## WORK REQUEST
All records are to be reproduced verbatim, with images omitted.

## AVAILABLE RECORDS

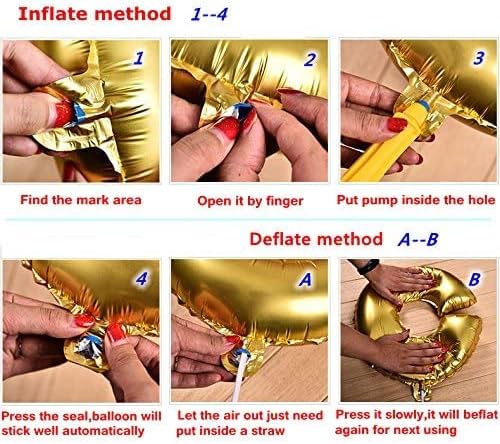 Inflate method 1--4

1

2

3

Find the mark area

Open it by finger

Put pump inside the hole

Deflate method A--B

4

A

B

Press the seal,balloon will stick well automatically

Let the air out just need put inside a straw

Press it slowly,it will beflat again for next using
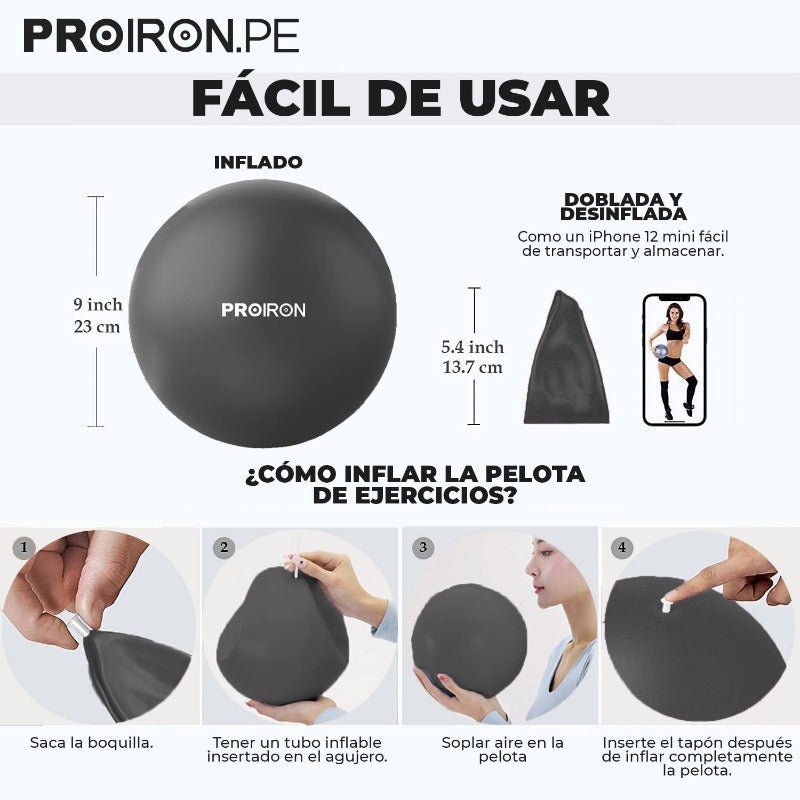 PROIRON.PE

FÁCIL DE USAR

INFLADO

9 inch
23 cm

PROIRON

DOBLADA Y DESINFLADA

Como un iPhone 12 mini fácil de transportar y almacenar.

5.4 inch
13.7 cm

¿CÓMO INFLAR LA PELOTA DE EJERCICIOS?

1

Saca la boquilla.

2

Tener un tubo inflable insertado en el agujero.

3

Soplar aire en la pelota

4

Inserte el tapón después de inflar completamente la pelota.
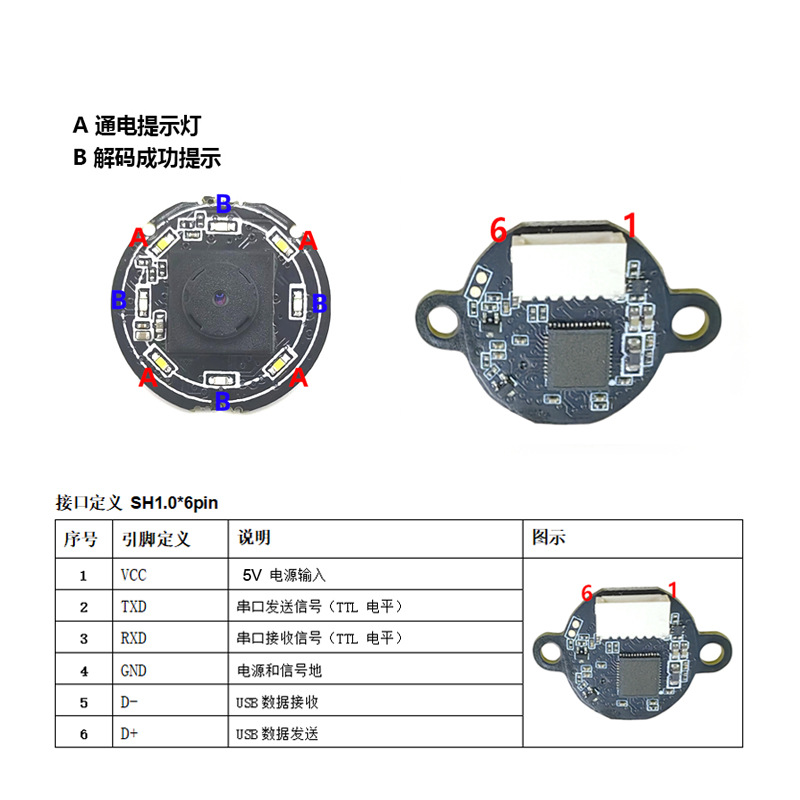 A 通电提示灯
B 解码成功提示

B
A A
B B
A A
B

6 1

接口定义 SH1.0*6pin

| 序号 | 引脚定义 | 说明 | 图示 |
|---|---|---|---|
| 1 | VCC | 5V 电源输入 | 6 1 |
| 2 | TXD | 串口发送信号（TTL 电平） | |
| 3 | RXD | 串口接收信号（TTL 电平） | |
| 4 | GND | 电源和信号地 | |
| 5 | D- | USB 数据接收 | |
| 6 | D+ | USB 数据发送 | |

## TASK ANSWER
 Inflate method 1--4

1

2

3

Find the mark area

Open it by finger

Put pump inside the hole

Deflate method A--B

4

A

B

Press the seal,balloon will stick well automatically

Let the air out just need put inside a straw

Press it slowly,it will beflat again for next using
 PROIRON.PE

FÁCIL DE USAR

INFLADO

9 inch
23 cm

PROIRON

DOBLADA Y DESINFLADA

Como un iPhone 12 mini fácil de transportar y almacenar.

5.4 inch
13.7 cm

¿CÓMO INFLAR LA PELOTA DE EJERCICIOS?

1

Saca la boquilla.

2

Tener un tubo inflable insertado en el agujero.

3

Soplar aire en la pelota

4

Inserte el tapón después de inflar completamente la pelota.
 A 通电提示灯
B 解码成功提示

B
A A
B B
A A
B

6 1

接口定义 SH1.0*6pin

| 序号 | 引脚定义 | 说明 | 图示 |
|---|---|---|---|
| 1 | VCC | 5V 电源输入 | 6 1 |
| 2 | TXD | 串口发送信号（TTL 电平） | |
| 3 | RXD | 串口接收信号（TTL 电平） | |
| 4 | GND | 电源和信号地 | |
| 5 | D- | USB 数据接收 | |
| 6 | D+ | USB 数据发送 | |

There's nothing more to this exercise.